スーパカ〇とパンジ〇ンドラム

 また朝が来た。


 流れ的に希望の朝とも言うべきところかもしれない。確かに、今までにないほどに気持ちのいい目覚めではあるが、あまり清々しい気分にはなれなかった。


 ――結局、何も思いつかなかった。


 いや、もう考える気をなくしたと言っても良い。

 まるで湖に飛び込んだら空中に立っていたような感覚で――瞼を一瞬閉じたらいつの間にか朝になっていた。


 隣には昨日約束を交わした月見里が安らかな顔をして眠っていて、バツの悪さといえばいいのか焦燥感を覚えて忍びない。 

 結局、時間だけが過ぎ去り、真っ暗闇な空間も掻っ攫われ、昨日見た光景と同じものが寸分違わず広がっている。


 それでも、8時間以上の睡眠を蓄えた頭はやけにスッキリとしてしまっている。そこに明るさもあれば否が応でも周りの印象は変わるものだ。

 

 むしろ、全体図が捉えられるようになった分、昨日の疑問だけは晴れたようである。昨日見た地図は幻でもなんでもなくこのあたりの地域を示したものらしい。

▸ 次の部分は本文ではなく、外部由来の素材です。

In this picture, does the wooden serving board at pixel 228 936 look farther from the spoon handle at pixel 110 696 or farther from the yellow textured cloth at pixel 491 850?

 それは何となく分かっていたことなのだが、写真立ての方はレジ前で見たそれよりも微妙に古ぼったい。

 写っているのはおそらく若かりし頃のおばあさんと、旦那さんと小さいころの息子さん――だろうか。知らない家族が映っていて、気まずいことこのうえない。


 ならば、どうしてレジ前の写真立てには旦那さんがいないのだろうと思えば、昨日やけに黒く見えたタンスの正体に今更ながら気づいた。

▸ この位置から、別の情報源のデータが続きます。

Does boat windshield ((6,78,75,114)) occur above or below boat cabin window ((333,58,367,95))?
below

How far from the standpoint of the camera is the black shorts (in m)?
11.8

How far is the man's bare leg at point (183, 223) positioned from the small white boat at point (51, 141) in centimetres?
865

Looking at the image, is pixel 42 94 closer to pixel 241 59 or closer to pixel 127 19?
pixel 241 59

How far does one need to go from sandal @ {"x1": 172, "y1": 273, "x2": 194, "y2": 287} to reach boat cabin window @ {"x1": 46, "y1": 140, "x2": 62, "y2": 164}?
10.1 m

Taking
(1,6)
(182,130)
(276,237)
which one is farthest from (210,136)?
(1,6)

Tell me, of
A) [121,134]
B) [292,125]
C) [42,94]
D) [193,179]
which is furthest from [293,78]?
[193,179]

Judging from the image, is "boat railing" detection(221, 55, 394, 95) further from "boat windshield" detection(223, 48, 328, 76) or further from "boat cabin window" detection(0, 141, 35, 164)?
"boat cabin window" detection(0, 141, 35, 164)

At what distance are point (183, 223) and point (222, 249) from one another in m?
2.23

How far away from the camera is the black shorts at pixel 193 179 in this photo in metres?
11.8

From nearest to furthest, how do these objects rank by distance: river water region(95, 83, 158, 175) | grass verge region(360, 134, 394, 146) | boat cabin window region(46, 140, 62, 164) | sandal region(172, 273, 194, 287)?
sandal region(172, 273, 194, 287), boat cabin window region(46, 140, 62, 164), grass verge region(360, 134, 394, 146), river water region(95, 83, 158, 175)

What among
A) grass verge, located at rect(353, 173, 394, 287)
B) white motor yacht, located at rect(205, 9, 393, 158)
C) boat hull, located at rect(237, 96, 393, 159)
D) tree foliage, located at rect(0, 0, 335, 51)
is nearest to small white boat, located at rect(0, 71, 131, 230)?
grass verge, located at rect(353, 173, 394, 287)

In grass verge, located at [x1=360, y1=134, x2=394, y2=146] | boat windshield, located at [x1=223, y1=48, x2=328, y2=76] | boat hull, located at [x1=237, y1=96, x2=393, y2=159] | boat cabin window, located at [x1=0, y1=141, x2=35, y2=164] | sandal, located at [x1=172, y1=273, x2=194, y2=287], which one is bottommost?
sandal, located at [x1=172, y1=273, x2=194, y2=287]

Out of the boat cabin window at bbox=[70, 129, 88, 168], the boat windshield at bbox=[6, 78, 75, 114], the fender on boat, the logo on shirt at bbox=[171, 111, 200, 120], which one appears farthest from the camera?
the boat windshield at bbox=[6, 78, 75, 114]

 多分、あそこに彼の写真が納まっているのだろう。まったく、嫌な答え合わせをしたものだ。

 こうして家族全員の顔を見てしまうと、人の家に勝手に上がり込んで物色している自分に気付かされる。なんとみっともないことか。


 それが下らないことなのは分かっているクセに、目を合わさないでおこうと、写真立てを伏せる――。


 しかし、彼らの後ろにひっそりとバイクが写っているのを見つけて途端手を止めた。


「もしかして、これで――」

 

 ここから脱出できるかもしれない。そんな絵空図が思い浮かぶ。


 だが、寝起きの思い付きは頼りにならないのが相場である。冷静に見なくも写真に写っているのは頼りないサイズのバイク。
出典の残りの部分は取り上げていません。